Whispers that reached my ears could have been more than what was said
and the eyes have seen more than what could be seen. Clothed in
full, bodies have danced in the dark yet I see them
naked and vulnerable, hurt and torn, as meanings
derive from raw shapes and endlessness of primordial necessities.

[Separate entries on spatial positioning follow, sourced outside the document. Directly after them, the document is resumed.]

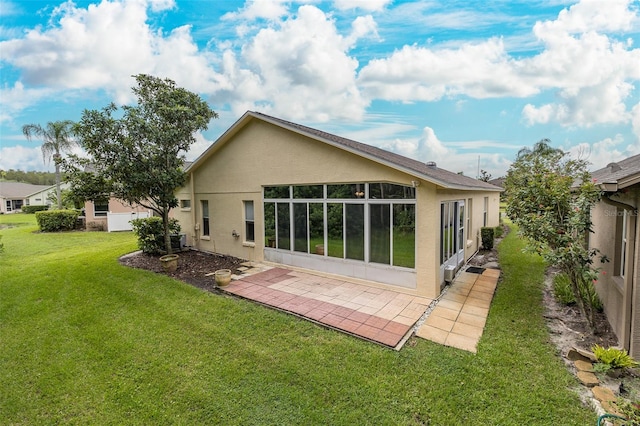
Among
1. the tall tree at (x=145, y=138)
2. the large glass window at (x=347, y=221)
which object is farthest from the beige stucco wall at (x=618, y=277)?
the tall tree at (x=145, y=138)

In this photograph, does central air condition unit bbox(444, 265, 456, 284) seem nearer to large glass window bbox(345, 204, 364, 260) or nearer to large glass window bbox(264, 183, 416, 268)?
large glass window bbox(264, 183, 416, 268)

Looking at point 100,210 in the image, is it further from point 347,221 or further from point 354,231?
point 354,231

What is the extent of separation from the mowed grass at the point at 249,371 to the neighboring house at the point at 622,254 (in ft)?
4.02

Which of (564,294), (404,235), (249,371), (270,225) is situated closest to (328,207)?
(404,235)

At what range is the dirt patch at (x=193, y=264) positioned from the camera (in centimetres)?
970

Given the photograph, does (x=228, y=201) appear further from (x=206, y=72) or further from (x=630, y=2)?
(x=630, y=2)

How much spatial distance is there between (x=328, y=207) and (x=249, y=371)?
5457 mm

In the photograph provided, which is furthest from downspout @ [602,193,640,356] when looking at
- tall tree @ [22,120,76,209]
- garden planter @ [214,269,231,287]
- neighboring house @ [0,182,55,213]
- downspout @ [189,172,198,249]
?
neighboring house @ [0,182,55,213]

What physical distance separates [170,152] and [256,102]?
752 cm

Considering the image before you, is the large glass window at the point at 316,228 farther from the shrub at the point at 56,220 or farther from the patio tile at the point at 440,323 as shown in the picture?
the shrub at the point at 56,220

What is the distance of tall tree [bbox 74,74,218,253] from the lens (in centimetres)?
1000

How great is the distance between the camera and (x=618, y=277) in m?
5.75

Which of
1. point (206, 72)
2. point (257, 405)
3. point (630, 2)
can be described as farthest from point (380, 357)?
point (206, 72)

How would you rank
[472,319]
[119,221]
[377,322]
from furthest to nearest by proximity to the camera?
[119,221]
[472,319]
[377,322]
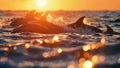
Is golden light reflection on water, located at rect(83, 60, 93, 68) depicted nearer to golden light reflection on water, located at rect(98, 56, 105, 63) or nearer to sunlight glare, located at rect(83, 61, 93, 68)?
sunlight glare, located at rect(83, 61, 93, 68)

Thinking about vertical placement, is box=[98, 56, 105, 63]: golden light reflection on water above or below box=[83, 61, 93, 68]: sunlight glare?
below

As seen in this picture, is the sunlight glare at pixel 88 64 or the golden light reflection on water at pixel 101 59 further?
the golden light reflection on water at pixel 101 59

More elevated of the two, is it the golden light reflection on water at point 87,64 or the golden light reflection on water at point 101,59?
the golden light reflection on water at point 87,64

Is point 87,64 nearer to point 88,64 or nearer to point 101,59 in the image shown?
point 88,64

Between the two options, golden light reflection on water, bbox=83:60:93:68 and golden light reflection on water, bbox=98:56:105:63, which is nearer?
golden light reflection on water, bbox=83:60:93:68

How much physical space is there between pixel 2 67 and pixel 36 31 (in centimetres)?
1087

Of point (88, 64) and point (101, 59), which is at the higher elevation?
point (88, 64)

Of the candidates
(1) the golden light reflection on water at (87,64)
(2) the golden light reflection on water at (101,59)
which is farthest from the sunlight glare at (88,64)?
(2) the golden light reflection on water at (101,59)

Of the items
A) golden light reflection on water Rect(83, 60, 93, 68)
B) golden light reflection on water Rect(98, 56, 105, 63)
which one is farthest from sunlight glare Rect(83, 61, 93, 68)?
golden light reflection on water Rect(98, 56, 105, 63)

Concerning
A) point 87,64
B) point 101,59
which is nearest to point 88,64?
point 87,64

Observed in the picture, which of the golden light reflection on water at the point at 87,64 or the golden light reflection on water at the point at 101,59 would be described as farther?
the golden light reflection on water at the point at 101,59

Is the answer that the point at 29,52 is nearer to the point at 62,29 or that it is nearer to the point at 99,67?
the point at 99,67

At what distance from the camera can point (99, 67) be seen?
946 cm

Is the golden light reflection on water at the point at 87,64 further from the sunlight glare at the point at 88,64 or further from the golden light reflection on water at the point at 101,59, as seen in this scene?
the golden light reflection on water at the point at 101,59
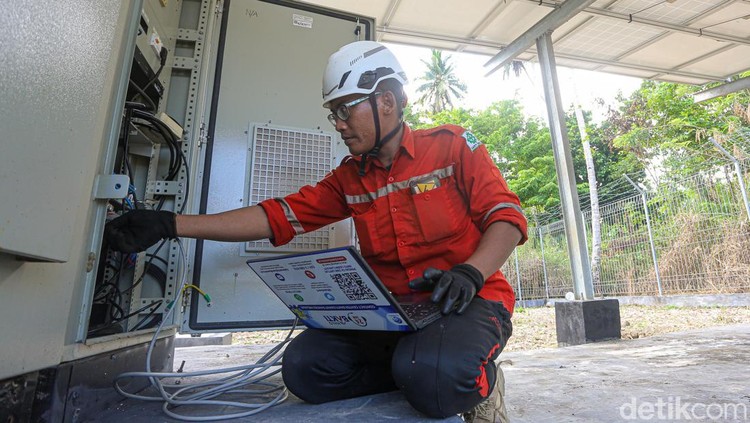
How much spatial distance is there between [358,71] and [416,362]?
4.08 feet

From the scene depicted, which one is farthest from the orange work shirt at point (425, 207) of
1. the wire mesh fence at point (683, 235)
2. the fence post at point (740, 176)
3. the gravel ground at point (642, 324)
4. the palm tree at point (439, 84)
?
the palm tree at point (439, 84)

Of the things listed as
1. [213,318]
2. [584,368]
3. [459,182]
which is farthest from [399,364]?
[584,368]

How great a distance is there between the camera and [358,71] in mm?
1812

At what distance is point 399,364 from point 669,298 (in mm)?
8226

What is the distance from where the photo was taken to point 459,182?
1.75 m

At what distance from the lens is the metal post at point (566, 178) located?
4547 mm

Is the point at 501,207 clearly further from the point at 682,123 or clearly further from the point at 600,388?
the point at 682,123

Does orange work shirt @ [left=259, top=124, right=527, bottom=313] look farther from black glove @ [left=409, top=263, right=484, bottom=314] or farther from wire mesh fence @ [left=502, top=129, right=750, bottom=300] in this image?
wire mesh fence @ [left=502, top=129, right=750, bottom=300]

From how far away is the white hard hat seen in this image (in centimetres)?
179

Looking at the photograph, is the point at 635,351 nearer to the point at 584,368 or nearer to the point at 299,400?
the point at 584,368

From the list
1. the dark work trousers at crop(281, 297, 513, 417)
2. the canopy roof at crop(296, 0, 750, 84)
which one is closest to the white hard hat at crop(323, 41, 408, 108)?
the dark work trousers at crop(281, 297, 513, 417)

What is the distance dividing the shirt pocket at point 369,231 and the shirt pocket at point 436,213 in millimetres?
201

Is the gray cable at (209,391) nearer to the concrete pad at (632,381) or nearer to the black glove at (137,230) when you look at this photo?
the black glove at (137,230)

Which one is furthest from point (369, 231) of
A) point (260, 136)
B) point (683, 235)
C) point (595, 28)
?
point (683, 235)
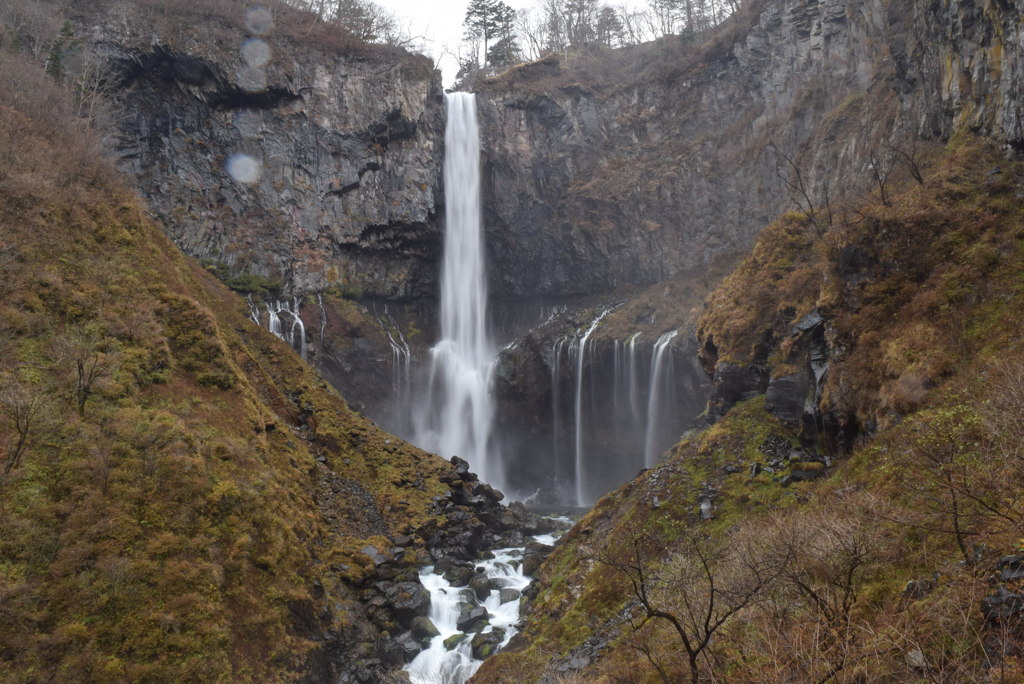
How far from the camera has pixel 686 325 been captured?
112 feet

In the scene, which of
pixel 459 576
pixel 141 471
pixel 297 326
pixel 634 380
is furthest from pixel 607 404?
pixel 141 471

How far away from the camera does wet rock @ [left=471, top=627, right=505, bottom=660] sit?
15.6 meters

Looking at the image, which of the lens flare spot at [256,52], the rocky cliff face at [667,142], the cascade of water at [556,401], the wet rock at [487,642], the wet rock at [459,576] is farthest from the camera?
the cascade of water at [556,401]

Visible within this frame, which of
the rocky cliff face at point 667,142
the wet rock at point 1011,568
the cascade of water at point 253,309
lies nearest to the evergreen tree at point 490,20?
the rocky cliff face at point 667,142

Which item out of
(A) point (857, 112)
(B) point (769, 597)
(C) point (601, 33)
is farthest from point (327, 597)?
(C) point (601, 33)

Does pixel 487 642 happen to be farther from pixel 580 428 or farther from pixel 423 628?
pixel 580 428

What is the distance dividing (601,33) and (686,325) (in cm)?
3961

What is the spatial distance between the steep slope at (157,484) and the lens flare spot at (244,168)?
39.1 ft

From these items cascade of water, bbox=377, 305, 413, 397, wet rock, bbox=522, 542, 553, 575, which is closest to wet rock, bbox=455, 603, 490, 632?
wet rock, bbox=522, 542, 553, 575

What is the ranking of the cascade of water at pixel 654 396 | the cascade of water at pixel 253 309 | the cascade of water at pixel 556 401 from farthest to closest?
the cascade of water at pixel 556 401 < the cascade of water at pixel 253 309 < the cascade of water at pixel 654 396

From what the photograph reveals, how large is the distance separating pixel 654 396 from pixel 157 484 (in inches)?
1053

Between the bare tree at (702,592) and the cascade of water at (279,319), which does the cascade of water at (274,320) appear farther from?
the bare tree at (702,592)

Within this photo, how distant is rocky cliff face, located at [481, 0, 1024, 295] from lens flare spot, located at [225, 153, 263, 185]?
16626mm

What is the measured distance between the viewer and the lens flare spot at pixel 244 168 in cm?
3616
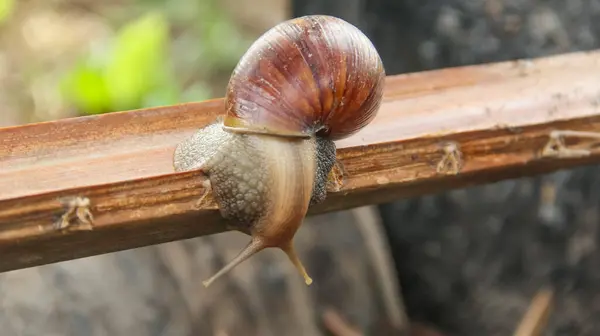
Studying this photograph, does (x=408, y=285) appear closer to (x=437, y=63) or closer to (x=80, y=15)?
(x=437, y=63)

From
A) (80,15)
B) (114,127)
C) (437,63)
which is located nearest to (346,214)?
(437,63)

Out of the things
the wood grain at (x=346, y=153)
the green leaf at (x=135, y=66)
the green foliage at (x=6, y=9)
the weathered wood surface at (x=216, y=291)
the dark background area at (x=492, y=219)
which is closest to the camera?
the wood grain at (x=346, y=153)

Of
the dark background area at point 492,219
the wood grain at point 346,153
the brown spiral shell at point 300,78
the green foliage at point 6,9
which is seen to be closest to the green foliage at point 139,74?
the green foliage at point 6,9

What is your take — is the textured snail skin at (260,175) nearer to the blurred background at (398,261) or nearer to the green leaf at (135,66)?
the blurred background at (398,261)

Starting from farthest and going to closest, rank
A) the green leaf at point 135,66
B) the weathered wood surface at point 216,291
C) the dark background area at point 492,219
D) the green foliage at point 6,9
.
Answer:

Bio: Saberi Roy’s poetry has appeared in Carcinogenic Poetry, Psychopoetica, and First Science among others.
Quarantine
by T.M. De Vos
The only interesting events
take place between those
who need no light to find each other,
whose eyes are accustomed, already,
to the dim, in spaces that are always bare,
suits tacked and square, socks put away.
Desks are somewhere, idling,
sound evaporating from them like pianos.
You wake, head to toe with others,
hair soft and stiff
as a taxidermied animal’s.
Someone approaches:
the bodies do not separate
like a handful of batter being grabbed.
He is known for being kind.
He brings you water when he questions you,
the clear column
blameless and vertical in his hand
as your life is not.
The others know the instrument
he applies to you
like a carpenter planing a board.
What is love, finally,
but rubbing at a thing enough
for its nerves to tell it you are there?
A bag of laundry tumbled in your scent
might be as good.
Think of how they cut and hang a dog
to punish it for who has laid out a bowl
often enough for it to return,
how they string it across the porch
of the one who is too dark,
or has loved the wrong person:
Look at this soft thing you fed, all guts now.
He has no choice;
he is very sorry.
He adjusts to your darkness,
blank and black as a cave,
and your organs inch forward in schools.
Bio: T. M. De Vos received an MFA in 2004 from New York University and a Hopwood Award in 1999 from the University of Michigan. Her work has appeared most recently in HOBART, Dossier Journal, Bosphorus Art Project Quarterly, Tidal Basin Review, Sakura Review, The Whistling Fire, Shady Side Review, Umbrella Factory Magazine, and the Los Angeles Review. She is a staff member of Many Mountains Moving and a contributor to Fiction Writers Review.